Abstract Background: Drug-induced lichen planus is a relatively rare cutaneous drug adverse effect of several drugs presenting with pruritic, violaceous to hyperpigmented, and flat-topped papules and plaques with either generalized or localized distribution. Several drugs are known to cause it and have a variable latent period even for the same drug. Objectives: 1. To study the epidemiology and clinical presentation of lichenoid drug eruption. 2. To study the causative drugs and their latent period. 3. To study the histopathological findings. Materials and Methods: We conducted a retrospective study wherein 55 biopsy-proven cases of lichenoid drug eruption from May 2020 to May 2021 were studied for their age and sex distribution, clinical features, examination findings, and causative drugs and their latent period, and the histopathological findings were analyzed. Results: Out of the 55 patients, 33 were males and 22 were females, with an average age being 51 years. The most common causative drug was anti-tuberculosis therapy with a latent period ranging from 1 month to 7 months. Others were oral hypoglycemic agents such as gliptins, anti-retroviral therapy drugs, carbamazepine, NSAID, and rare being beta-HCG and chemotherapeutic agents. A total of 25.45% patients had a localized involvement, and the remaining were generalized. A total of 23.63% had mucosal involvement, and 21.81% had palms and soles involved.
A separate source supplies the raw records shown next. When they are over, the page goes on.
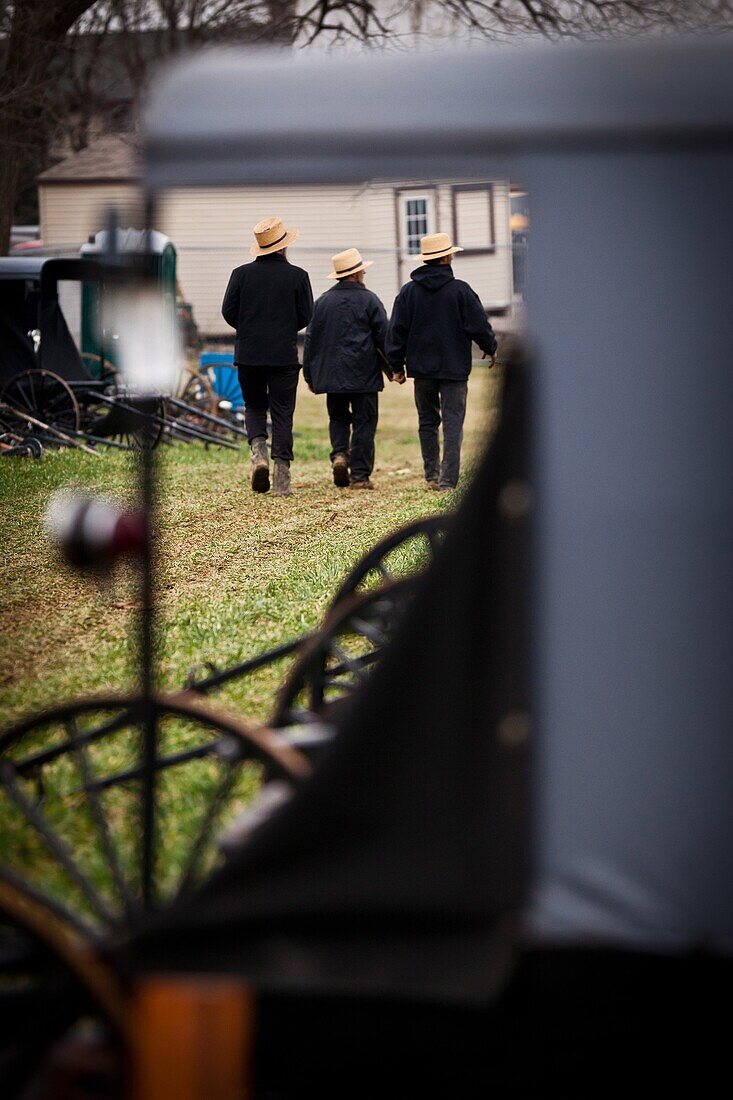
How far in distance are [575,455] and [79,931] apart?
1.40 meters

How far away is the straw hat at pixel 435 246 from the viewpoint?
652 centimetres

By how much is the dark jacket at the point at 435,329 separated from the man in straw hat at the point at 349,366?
0.25 meters

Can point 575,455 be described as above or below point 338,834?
above

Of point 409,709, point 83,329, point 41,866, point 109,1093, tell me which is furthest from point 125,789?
point 83,329

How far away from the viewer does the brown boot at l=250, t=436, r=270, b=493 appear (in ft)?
35.5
The most common histopathological findings were parakeratosis and acanthosis with lichenoid band of lymphocytic infiltrate with moderate presence of eosinophils. Conclusion: Considering the variable presentations of lichenoid drug eruption and the several drugs causing it, it becomes necessary to diagnose it early, differentiate it from idiopathic lichen planus, and decide about the continuation of the drug depending upon the risk-benefit ratio.